◆ Exercise details ◆
Your copy of the listing must be exact and must hold no images.

◆ Information shown ◆

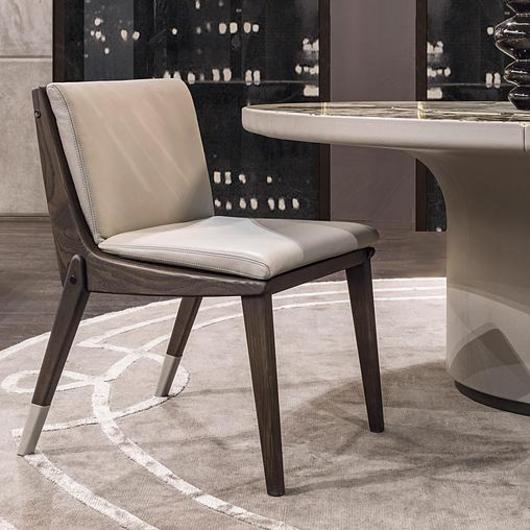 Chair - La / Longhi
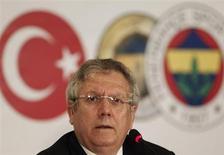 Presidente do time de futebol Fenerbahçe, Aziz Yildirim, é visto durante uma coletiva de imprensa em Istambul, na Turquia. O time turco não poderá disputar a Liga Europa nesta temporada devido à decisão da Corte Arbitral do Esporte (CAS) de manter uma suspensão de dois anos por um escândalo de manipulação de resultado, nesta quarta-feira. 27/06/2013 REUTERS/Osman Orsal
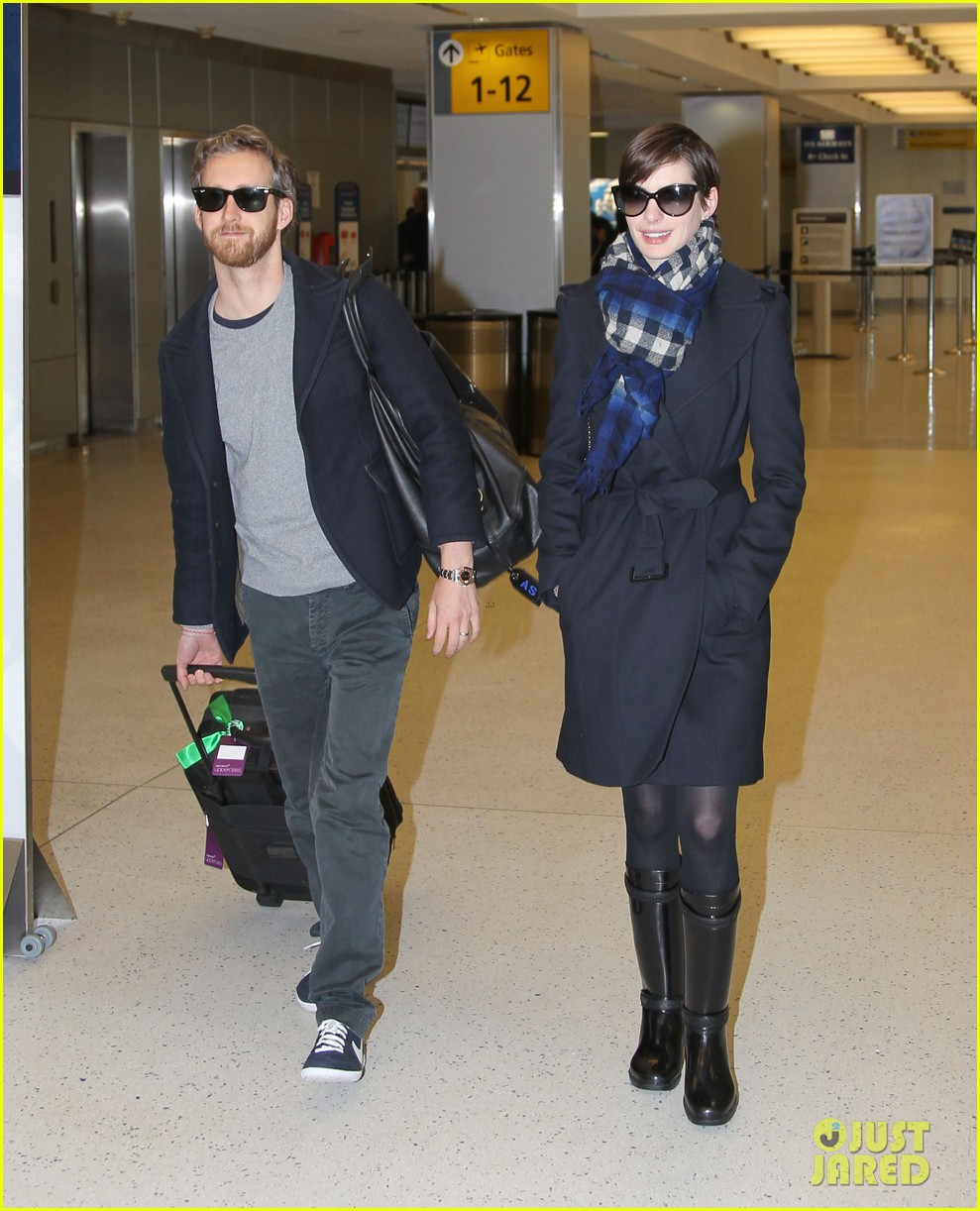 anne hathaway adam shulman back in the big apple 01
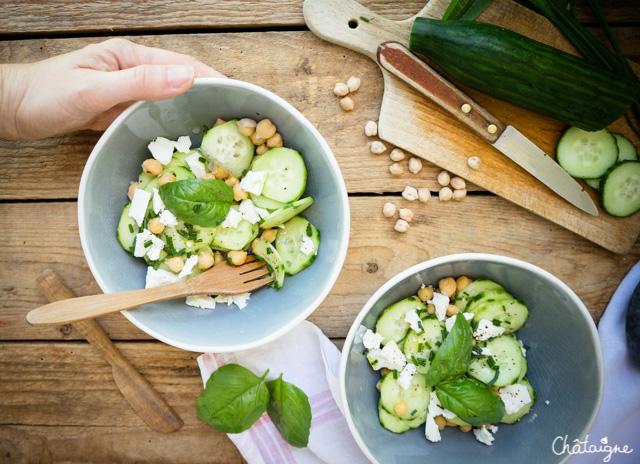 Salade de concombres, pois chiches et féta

◆ Expected answer ◆
 Chair - La / Longhi
 Presidente do time de futebol Fenerbahçe, Aziz Yildirim, é visto durante uma coletiva de imprensa em Istambul, na Turquia. O time turco não poderá disputar a Liga Europa nesta temporada devido à decisão da Corte Arbitral do Esporte (CAS) de manter uma suspensão de dois anos por um escândalo de manipulação de resultado, nesta quarta-feira. 27/06/2013 REUTERS/Osman Orsal
 anne hathaway adam shulman back in the big apple 01
 Salade de concombres, pois chiches et féta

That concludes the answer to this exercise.